CINÉMATOGRAPHE 

ÉCRITURE

sommaire contact auteur titre année nationalité



Moufida TLATLI
liste auteurs

La Saison des hommes Fr.-Tu. VO 2000 120' ; Sc. M. Tlatli et Nouri Bouzid ; Ph. Youssef Ben Youssef ; Mont. Isabelle Devinck ; Son Faouzi Thabrem ; M. Anouar Brahem ; Pr. Mohamed Tlatli, les Films du losange, Maghreb films Carthage, Arte France ; Int. Rabiaa Ben Abdallah (Aïcha), Ezzedine Gennoun (Saïd), Ghalia Ben Ali (Mériem), Hend Sabri (Emna), Andel Hergal (Aziz), Sabeh Bouzouita (Zeineb).

   Séparée de Saïd, son mari, Aïcha décide d'aller vivre avec Aziz, leur fils autiste, plutôt que de l'interner, sur l'île de Djerba dans la maison de sa belle-famille où elle vécut ses premières années de mariage. Sa belle-sœur Zeineb et ses deux filles adultes, Mériem et Emna, l'accompagnent. Ce retour réveille les souvenirs du passé, qui interfèrent avec la réalité présente de la nouvelle génération féminine. À l'époque, les hommes passaient onze mois sur douze au travail à Tunis. Aïcha et les autres filles mariées de la famille étaient sous la coupe de la toute-puissante belle-mère. Mais à l'exception de Zeineb, tenue d'attendre indéfiniment son mari disparu après la nuit de noce, toutes voyaient avec impatience venir "la saison des hommes".
   Les flash-back montrent Aïcha, qui refuse la réclusion de sa belle-mère et exige d'aller vivre à Tunis avec Saïd, proposant de tisser des tapis pour l'aider à gagner de quoi la faire venir avec les deux filles. Cela déplaît à l'homme de devoir une partie de ses revenus à sa femme, mais ces tapis ont remarquablement fait démarrer les affaires. Cependant il exige en contre-partie qu'elle lui donne un fils. Ce sera Aziz. Une fois à Tunis des conflits secouent le couple, car Saïd est très accaparant et qu'Aïcha fait de la résistance par la grève du lit. Saïd finit par abandonner le domicile familial.
   Au présent, Mériem est mariée à un médecin auquel elle se refuse mais qui, compréhensif, la laisse partir à Djerba. Quant à Emna, elle a une liaison avec un homme marié. Alors qu'Aïcha a dû se battre contre la tradition et un mari qui la considérait comme sa propriété, le mari de Mériem la respecte. Il attendra qu'elle soit prête pour venir la chercher à Djerba et sa patience est récompensée. Quant à Emna, elle refuse le mariage et l'union libre semble lui convenir.
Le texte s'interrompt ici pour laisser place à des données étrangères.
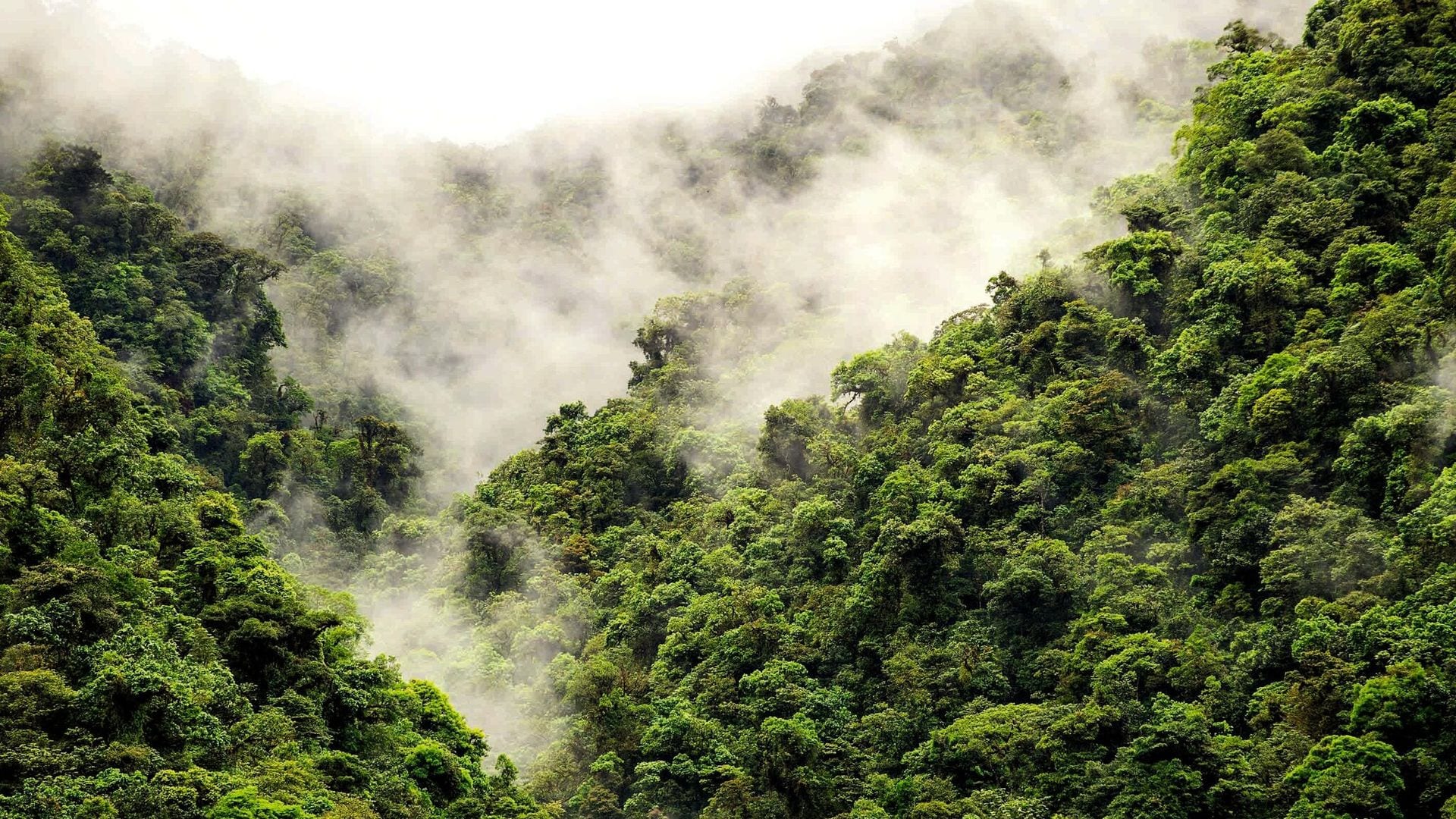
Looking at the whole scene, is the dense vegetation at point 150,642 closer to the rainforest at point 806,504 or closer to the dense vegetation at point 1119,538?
the rainforest at point 806,504

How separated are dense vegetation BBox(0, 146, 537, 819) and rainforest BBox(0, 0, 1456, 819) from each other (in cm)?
11

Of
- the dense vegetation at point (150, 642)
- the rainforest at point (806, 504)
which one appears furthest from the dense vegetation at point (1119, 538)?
the dense vegetation at point (150, 642)

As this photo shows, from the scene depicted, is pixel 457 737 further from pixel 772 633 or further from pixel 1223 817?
pixel 1223 817

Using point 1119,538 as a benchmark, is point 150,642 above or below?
below

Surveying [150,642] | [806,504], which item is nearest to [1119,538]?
[806,504]

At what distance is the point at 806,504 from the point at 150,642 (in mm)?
21196

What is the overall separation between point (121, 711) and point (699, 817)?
14.8 meters

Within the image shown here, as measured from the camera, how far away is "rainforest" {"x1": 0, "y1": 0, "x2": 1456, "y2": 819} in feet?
84.9

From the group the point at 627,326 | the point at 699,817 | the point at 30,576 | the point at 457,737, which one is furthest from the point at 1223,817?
the point at 627,326

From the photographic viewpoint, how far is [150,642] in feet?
81.0

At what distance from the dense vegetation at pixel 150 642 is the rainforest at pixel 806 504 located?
11cm

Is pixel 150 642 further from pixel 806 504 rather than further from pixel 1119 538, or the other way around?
pixel 1119 538

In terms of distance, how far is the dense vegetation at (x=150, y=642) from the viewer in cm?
2228

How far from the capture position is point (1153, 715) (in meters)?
28.4
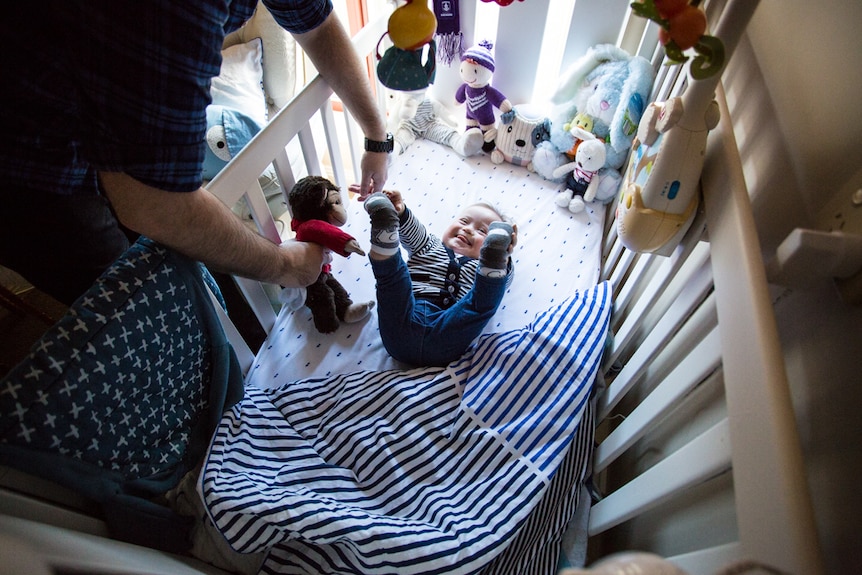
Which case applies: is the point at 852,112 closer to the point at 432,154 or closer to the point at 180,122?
the point at 180,122

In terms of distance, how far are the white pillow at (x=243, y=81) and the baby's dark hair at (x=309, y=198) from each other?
62cm

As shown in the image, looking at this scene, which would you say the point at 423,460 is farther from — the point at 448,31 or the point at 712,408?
the point at 448,31

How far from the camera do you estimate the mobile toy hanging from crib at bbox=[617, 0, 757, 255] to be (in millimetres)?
433

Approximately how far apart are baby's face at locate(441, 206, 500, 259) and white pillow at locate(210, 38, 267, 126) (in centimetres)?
80

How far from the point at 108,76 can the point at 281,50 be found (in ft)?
4.26

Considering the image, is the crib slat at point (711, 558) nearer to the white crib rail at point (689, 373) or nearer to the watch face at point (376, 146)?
the white crib rail at point (689, 373)

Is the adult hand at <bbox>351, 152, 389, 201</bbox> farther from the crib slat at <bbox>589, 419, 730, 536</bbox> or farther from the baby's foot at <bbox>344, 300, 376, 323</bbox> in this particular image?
the crib slat at <bbox>589, 419, 730, 536</bbox>

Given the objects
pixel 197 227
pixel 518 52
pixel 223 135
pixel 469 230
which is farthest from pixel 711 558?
pixel 223 135

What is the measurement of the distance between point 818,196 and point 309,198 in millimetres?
895

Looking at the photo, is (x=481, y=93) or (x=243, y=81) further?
(x=243, y=81)

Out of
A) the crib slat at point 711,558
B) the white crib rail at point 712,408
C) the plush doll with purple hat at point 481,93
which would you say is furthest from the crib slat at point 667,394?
the plush doll with purple hat at point 481,93

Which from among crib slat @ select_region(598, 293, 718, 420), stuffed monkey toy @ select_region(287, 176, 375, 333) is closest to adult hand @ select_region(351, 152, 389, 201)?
stuffed monkey toy @ select_region(287, 176, 375, 333)

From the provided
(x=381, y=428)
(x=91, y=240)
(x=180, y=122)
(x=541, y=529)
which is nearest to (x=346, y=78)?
(x=180, y=122)

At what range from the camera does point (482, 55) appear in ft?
4.24
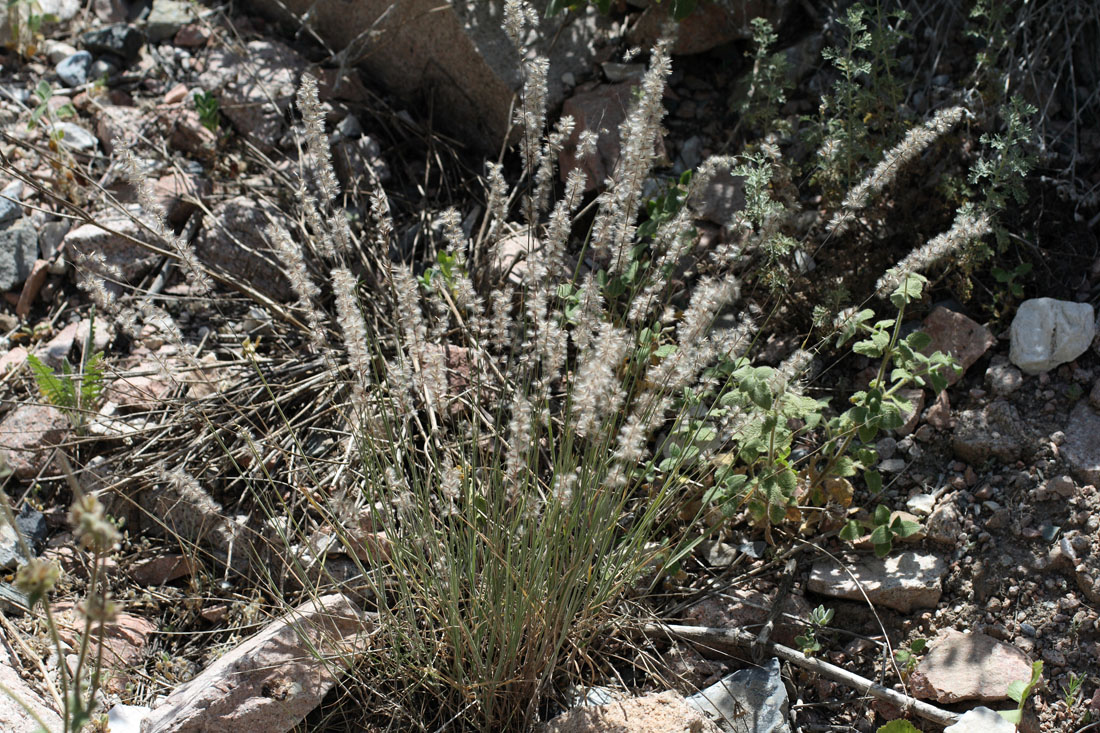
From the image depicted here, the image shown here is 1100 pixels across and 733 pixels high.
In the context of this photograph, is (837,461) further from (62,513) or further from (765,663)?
(62,513)

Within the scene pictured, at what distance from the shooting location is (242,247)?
3609 millimetres

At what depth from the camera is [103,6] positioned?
457 centimetres

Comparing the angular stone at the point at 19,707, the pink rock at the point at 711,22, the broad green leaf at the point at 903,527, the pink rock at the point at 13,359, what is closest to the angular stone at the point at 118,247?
the pink rock at the point at 13,359

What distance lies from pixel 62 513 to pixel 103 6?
2.86 meters

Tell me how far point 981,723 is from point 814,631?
1.58 ft

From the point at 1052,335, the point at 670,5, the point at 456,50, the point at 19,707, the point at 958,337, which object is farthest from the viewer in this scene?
the point at 456,50

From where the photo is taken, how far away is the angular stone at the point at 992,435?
2.71 meters

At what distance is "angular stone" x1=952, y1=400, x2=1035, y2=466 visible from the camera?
271cm

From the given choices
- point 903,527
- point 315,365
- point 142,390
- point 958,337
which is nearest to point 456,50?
point 315,365

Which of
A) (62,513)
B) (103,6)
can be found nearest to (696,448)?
(62,513)

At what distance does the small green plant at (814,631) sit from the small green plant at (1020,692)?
1.49 feet

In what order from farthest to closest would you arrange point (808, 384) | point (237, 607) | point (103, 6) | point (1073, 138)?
point (103, 6) < point (1073, 138) < point (808, 384) < point (237, 607)

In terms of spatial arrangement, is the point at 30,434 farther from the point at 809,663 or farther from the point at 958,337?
the point at 958,337

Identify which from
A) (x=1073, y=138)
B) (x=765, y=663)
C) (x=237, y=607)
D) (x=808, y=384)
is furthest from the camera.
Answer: (x=1073, y=138)
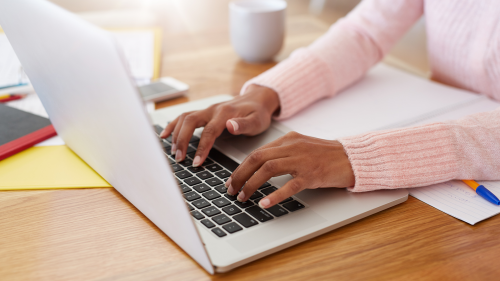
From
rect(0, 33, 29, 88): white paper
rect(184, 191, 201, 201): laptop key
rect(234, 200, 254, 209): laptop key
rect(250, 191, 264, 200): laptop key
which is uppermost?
rect(0, 33, 29, 88): white paper

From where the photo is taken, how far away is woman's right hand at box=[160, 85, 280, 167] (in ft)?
→ 2.02

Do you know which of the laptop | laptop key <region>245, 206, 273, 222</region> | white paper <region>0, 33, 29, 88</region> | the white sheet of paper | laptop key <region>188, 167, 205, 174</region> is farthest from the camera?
white paper <region>0, 33, 29, 88</region>

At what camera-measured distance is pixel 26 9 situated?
474mm

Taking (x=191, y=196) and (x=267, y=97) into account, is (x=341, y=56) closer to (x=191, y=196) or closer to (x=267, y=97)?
(x=267, y=97)

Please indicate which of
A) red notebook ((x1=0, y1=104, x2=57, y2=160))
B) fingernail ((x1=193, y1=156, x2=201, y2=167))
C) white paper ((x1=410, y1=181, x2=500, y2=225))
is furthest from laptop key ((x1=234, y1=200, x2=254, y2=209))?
red notebook ((x1=0, y1=104, x2=57, y2=160))

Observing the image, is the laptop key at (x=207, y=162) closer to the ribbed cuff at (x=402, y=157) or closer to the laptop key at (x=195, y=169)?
the laptop key at (x=195, y=169)

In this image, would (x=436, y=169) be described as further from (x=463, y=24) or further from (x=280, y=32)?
(x=280, y=32)

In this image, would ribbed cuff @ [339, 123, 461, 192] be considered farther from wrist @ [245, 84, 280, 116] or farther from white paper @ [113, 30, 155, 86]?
white paper @ [113, 30, 155, 86]

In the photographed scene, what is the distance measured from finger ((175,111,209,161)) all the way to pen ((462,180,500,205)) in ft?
1.27

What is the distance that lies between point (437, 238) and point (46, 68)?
50cm

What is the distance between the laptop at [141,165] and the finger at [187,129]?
2 centimetres

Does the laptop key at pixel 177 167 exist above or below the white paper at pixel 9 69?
below

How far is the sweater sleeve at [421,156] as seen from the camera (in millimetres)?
534

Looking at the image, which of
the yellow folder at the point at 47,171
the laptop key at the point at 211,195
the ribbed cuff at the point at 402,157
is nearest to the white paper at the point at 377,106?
the ribbed cuff at the point at 402,157
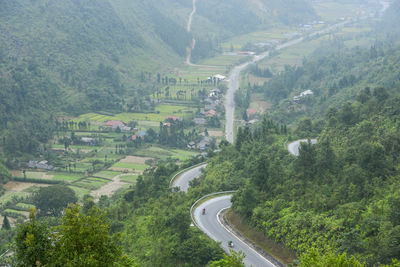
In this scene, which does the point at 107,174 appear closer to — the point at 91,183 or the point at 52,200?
the point at 91,183

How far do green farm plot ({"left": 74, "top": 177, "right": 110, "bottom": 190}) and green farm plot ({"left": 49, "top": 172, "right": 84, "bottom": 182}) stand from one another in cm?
140

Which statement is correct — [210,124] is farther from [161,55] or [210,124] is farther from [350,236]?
[350,236]

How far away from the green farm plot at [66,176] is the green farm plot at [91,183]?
1402 millimetres

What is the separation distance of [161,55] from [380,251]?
9891 cm

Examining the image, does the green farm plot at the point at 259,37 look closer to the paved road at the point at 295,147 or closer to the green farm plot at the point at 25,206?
the green farm plot at the point at 25,206

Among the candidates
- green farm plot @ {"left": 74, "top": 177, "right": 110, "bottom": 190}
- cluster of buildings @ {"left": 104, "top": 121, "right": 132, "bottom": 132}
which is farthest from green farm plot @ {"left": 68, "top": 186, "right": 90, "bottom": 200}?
cluster of buildings @ {"left": 104, "top": 121, "right": 132, "bottom": 132}

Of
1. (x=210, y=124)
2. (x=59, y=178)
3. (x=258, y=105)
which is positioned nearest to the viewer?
(x=59, y=178)

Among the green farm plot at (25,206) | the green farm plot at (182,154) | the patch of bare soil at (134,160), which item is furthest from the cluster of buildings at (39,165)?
the green farm plot at (182,154)

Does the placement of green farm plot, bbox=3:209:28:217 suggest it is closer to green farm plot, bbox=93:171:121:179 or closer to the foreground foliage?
green farm plot, bbox=93:171:121:179

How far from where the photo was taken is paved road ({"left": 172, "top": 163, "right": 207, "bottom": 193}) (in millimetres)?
44656

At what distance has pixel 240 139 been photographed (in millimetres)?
47406

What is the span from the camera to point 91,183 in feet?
192

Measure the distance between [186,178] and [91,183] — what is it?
56.2ft

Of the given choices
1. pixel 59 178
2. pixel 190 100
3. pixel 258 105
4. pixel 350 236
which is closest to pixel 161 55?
pixel 190 100
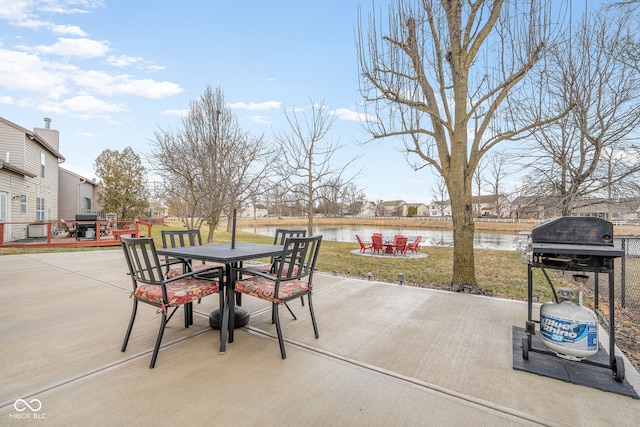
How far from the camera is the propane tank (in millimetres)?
1976

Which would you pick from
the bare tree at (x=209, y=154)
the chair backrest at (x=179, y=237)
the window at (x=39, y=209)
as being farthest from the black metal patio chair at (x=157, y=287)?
the window at (x=39, y=209)

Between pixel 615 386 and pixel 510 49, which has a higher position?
pixel 510 49

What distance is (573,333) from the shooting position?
200 centimetres

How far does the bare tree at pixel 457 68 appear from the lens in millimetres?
4273

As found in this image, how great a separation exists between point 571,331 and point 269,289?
2.18m

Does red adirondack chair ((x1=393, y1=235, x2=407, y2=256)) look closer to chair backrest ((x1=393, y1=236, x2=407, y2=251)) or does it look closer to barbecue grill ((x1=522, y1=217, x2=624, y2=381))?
chair backrest ((x1=393, y1=236, x2=407, y2=251))

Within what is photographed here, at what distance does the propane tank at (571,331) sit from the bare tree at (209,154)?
830 cm

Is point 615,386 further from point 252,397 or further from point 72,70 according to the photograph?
point 72,70

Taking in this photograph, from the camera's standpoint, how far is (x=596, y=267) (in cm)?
196

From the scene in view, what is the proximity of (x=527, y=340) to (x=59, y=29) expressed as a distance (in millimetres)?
12117

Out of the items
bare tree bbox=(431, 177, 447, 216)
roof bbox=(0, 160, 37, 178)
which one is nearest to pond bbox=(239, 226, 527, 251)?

   Film précieux d'être au point de vue d'une femme sur ses semblables : des êtres asservis mais dotés d'un potentiel de liberté. La seule chose qui manque à la plupart, c'est le sentiment de la dignité. L'avantage d'Aïcha sur les autres jeunes femmes de sa génération, ce n'est pas qu'elle soit plus libre, mais qu'elle possède une dignité qui lui permet d'affirmer ses exigences malgré les inhibitions entretenues par la tradition que représente sa belle-mère.
   La liberté des femmes a affaire à la sexualité. Pas la liberté sexuelle comme on l'entend en Occident, mais la sexualité comme principe vital. Ce n'est pas Aïcha, la rebelle, mais Zohra, l'une de ses belles-sœurs, débitant des grivoiseries en compagnie du marchand de poisson avec une crudité qui passe parfaitement parce qu'elle va de soi. Zohra attend la saison des hommes, elle aime les hommes, elle aime son propre corps sexué : cela s'arrête là. Les plaisanteries échangées entre les belles-sœurs se baignant et se parant pour la saison des hommes s'inscrivent dans le même registre dépourvu de vulgarité. Il n'y a nulle hystérie, nulle tendance à vouloir imposer le partage pervers d'un simulacre.
   Dans tout le film le caractère presque chuchotant des voix traduit pour chacune la certitude de posséder, quelque part, l'essentiel. Car la sexualité ne s'arrête pas à l'organe, elle concerne tout le corps et ne se dissocie pas de la fécondité. Quand les femmes du film souffrent par la sexualité, le mal n'est pas localisé : elles souffrent de tout leur être. C'est de quoi se plaint Zeineb, qui dépérit du manque d'homme. Les énormes jarres ventrues couleur chair appuyées alors contre le mur disent assez le corps fécondé désiré. Il y a donc avant tout, malgré la hiérarchie apparente des rôles, un groupe de femmes.
   Mais ce groupe, familial, présente une autre particularité qu'il est essentiel de définir pour comprendre le sens du film : la vie en osmose. Les traumatismes des uns font apparaître des symptômes chez les autres, comme cela peut se trouver effectivement dans toute famille. L'autisme d'Aziz est le symptôme du déchirement entre ses parents. La frigidité de Mériem a son origine non seulement dans la tentative de viol dont elle a été victime, mais aussi dans le malheur de sa tante Zeineb, comme si l'abstinence forcée était aussi un viol. Après l'agression, on lui demande où elle a mal. "Dans tout le corps", répond-elle, comme Zeineb.
   À la fin du film elle surmonte sa hantise du sexe grâce à une double réminiscence montée en flash-back - bien qu'il soit improbable qu'elle fut témoin des faits : profitant de l'accouchement de sa mère, Zeineb et son cousin Younès déjà très attirés l'un par l'autre, se décident enfin à se retirer au grenier pour une première étreinte. Les gémissements de la parturiente filtrant à travers le plancher tiennent lieu d'expression de la jouissance de Zeineb.
   L'autre volet, c'est qu'il s'agit de la naissance d'Aziz. Mériem souhaite donc jouir comme sa tante par l'entremise de la voix de sa mère, pour avoir un garçon comme sa mère, ce qui confirme bien qu'elle s'identifie aussi à sa tante. Pourtant, émanant de la génération porteuse de valeurs nouvelles, ce fantasme réparateur est ambivalent. Il est tributaire de la tradition, qui privilégie les naissances mâles. Mériem est bénéficiaire du progrès social, puisque sans la compréhension de son mari elle serait restée frigide, tout en étant dépositaire de la tradition.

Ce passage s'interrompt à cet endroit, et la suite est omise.